What is required »
According to the regenerative medicine article below, how many different types of tissue has Dr. Anthony Atala's team at Wake Forest University made so far?

Extract to read »
■ ■ ■ ■ ■

Growing Your Own New Organs-Regenerative Medicine

yorkere

New member
I just came across this; it's a little long, but really quite interesting....I hope this won't be considered to be off-topic...


Grow Your Own Replacement Parts

WINSTON-SALEM, N.C., Feb. 6, 2008(CBS) About 98,000 people are on a waiting list for transplants right now. Many of them will die before they get one. Now, a new generation of researchers is changing that, one cell at a time. This is the first in a two-part CBS News series on the innovative field of regenerative medicine. Scroll to the end for more information.

In what you might call the laboratory of the future, Dr Anthony Atala is manufacturing body parts.

"Here you see an engineered blood vessel," he said. "You can actually see the vessel beating."

From blood vessels to muscle tissue, Atala and his team at Wake Forest University believe that in theory anything inside the body can be grown outside the body, CBS News correspondent Wyatt Andrews reports. And it's real: They've made 18 different types of tissue so far.

"That's a heart valve?" Andrews asked. Atala said: "This is an engineered heart valve."

What he pointed to was a pulsing heart valve to be transplanted into a sheep.

"When people ask me 'what do you do,' we grow tissues and organs," he said. "We are making body parts that we can implant right back into patients."

Once considered a Frankenstein fantasy, the field of regenerative medicine is on the verge of unimagined breakthroughs. Scientists believe every part of the body has cells capable of regeneration - all researchers need to do is isolate those cells and coax them to grow.

■ ■ ■ ■ ■

Data block »

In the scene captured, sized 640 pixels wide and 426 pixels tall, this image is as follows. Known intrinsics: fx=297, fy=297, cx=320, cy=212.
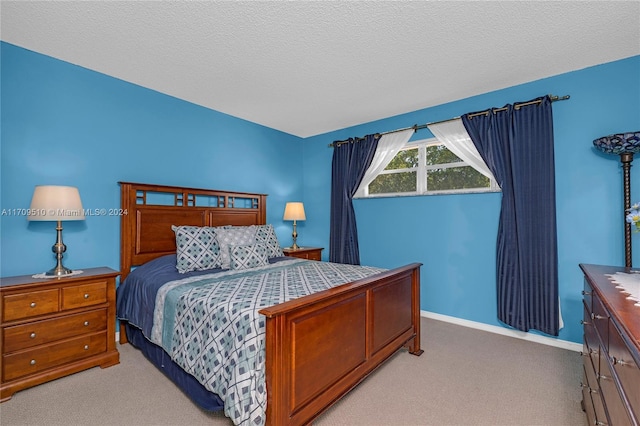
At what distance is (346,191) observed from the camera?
4.36 m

■ ■ ■ ■ ■

Response to the exercise »
18 types of tissue.